--- Exercise prompt ---
Starting at the line that contains "goose iPhone Case/Skin", copy every line to the end of the material below exactly, and omit the pictures.

--- Input records ---
=== Begin Enclosure ===

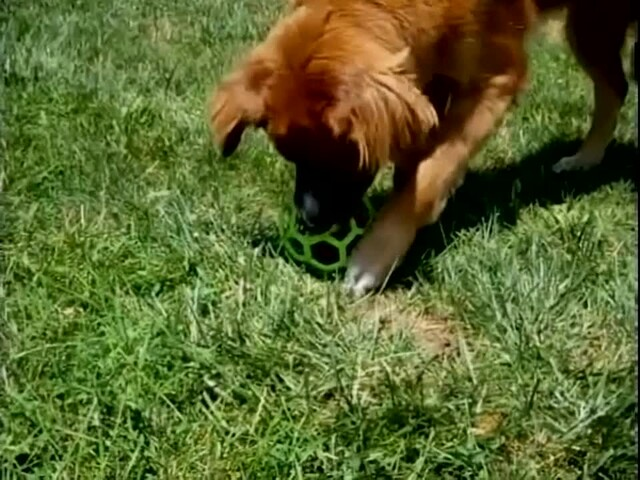 Hol-EE Roller Dog Toy - image 5 from the video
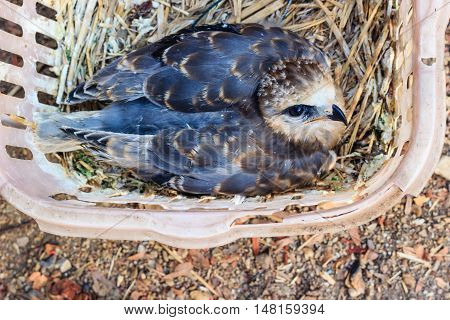 young falcon bird in basket in a basket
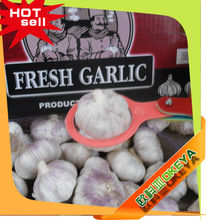 cheap price fresh natural garlic,from Jinnxiang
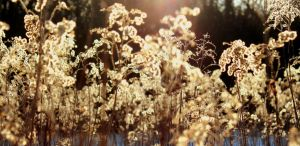 Kind Regards from Winters Sun - Grasses by Lost-this-Game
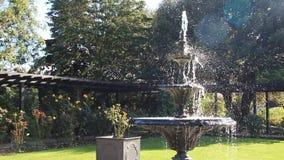 Fuente con gradas adornada del jardín almacen de video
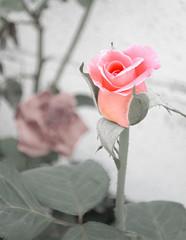 Nacimiento (_Zahira_) Tags: pink flower color lafotodelasemana flor rosa nd desaturación 100vistas interestingness30 i500 lfs072006 ltytrx5 ltytr1 top20pink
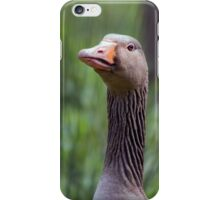 Head of a  greylag goose iPhone Case/Skin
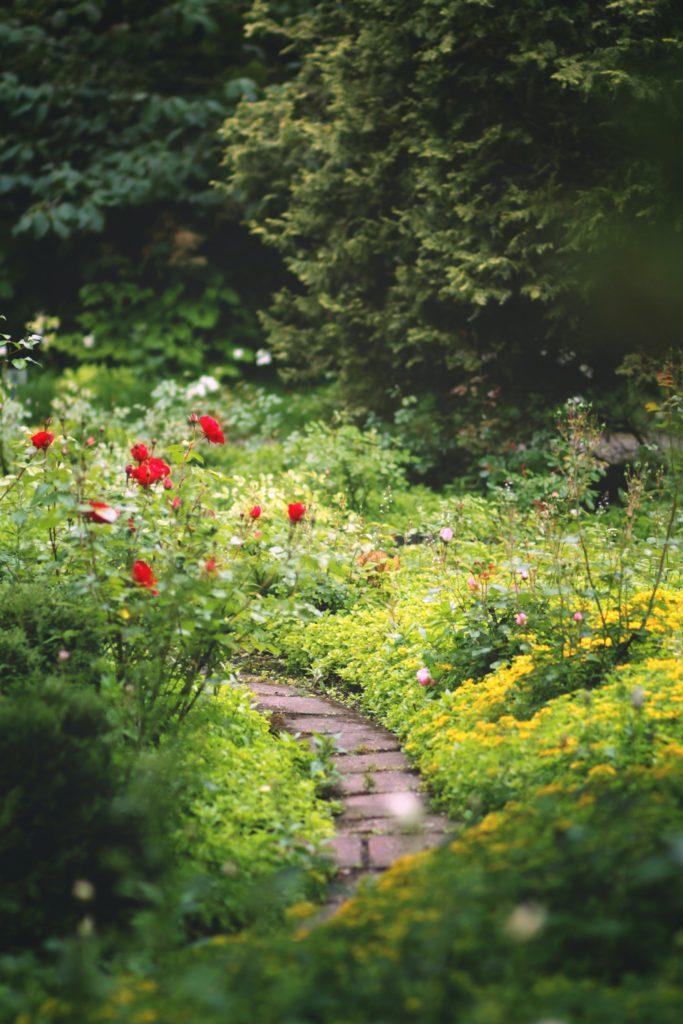 olika gångar, eller 'walkways', finns det supermycket trädgårdsinspiration för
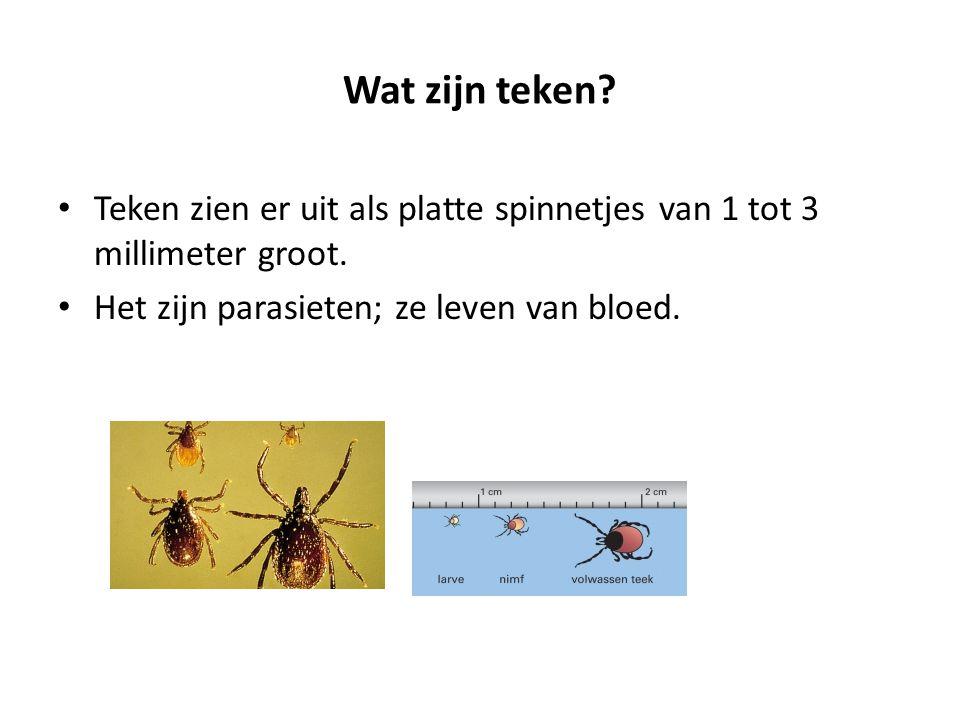 Wat zijn teken? Teken zien er uit als platte spinnetjes van 1 tot 3 millimeter groot. Het zijn parasieten; ze leven van bloed.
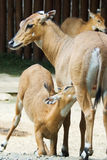 Antelope. Baby of an  antelope  suckling its mother Royalty Free Stock Image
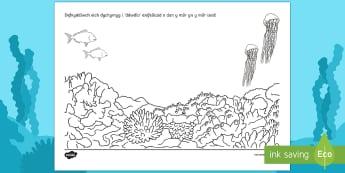 Taflen Weithgaredd Tynnu Lluniau O Dan y Môr - Ar Lan y Môr,Seaside, Under the Sea, under the sea, sea, Sea, seaside, Under the sea, beach, Beach,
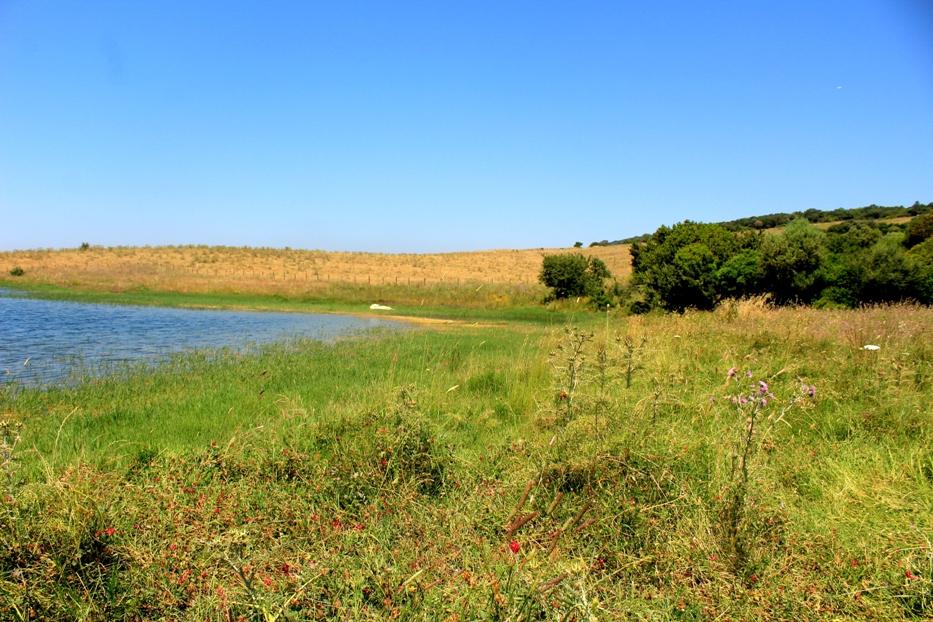 l'altro lago nei pressi di Santa Severa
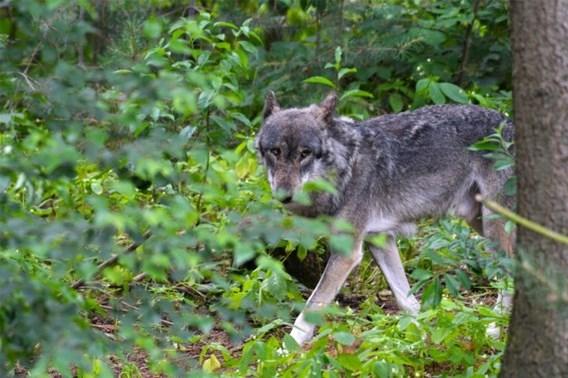 Wolf bijt koe dood in gebied van Grote Nete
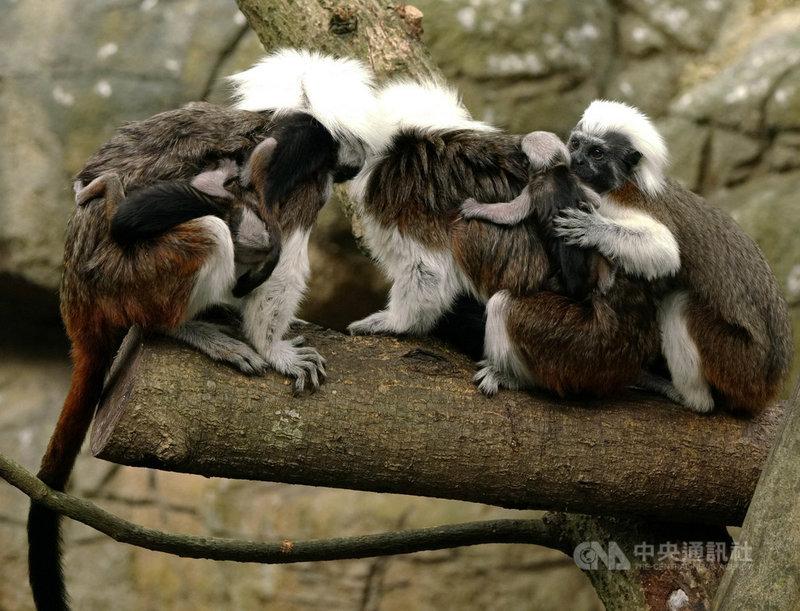 台北市立動物園5日表示,已有兩次生產經驗的棉頭絹猴「小白」2日產下三胞胎,但因母乳量仍分泌不足,其中一隻寶寶5日上午不幸夭折。(台北市立動物園提供)中央社記者陳昱婷傳真  110年5月5日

=== End Enclosure ===

--- Exercise response ---
 Head of a  greylag goose iPhone Case/Skin
 olika gångar, eller 'walkways', finns det supermycket trädgårdsinspiration för
 Wat zijn teken? Teken zien er uit als platte spinnetjes van 1 tot 3 millimeter groot. Het zijn parasieten; ze leven van bloed.
 Antelope. Baby of an  antelope  suckling its mother Royalty Free Stock Image
 Taflen Weithgaredd Tynnu Lluniau O Dan y Môr - Ar Lan y Môr,Seaside, Under the Sea, under the sea, sea, Sea, seaside, Under the sea, beach, Beach,
 l'altro lago nei pressi di Santa Severa
 Wolf bijt koe dood in gebied van Grote Nete
 台北市立動物園5日表示,已有兩次生產經驗的棉頭絹猴「小白」2日產下三胞胎,但因母乳量仍分泌不足,其中一隻寶寶5日上午不幸夭折。(台北市立動物園提供)中央社記者陳昱婷傳真  110年5月5日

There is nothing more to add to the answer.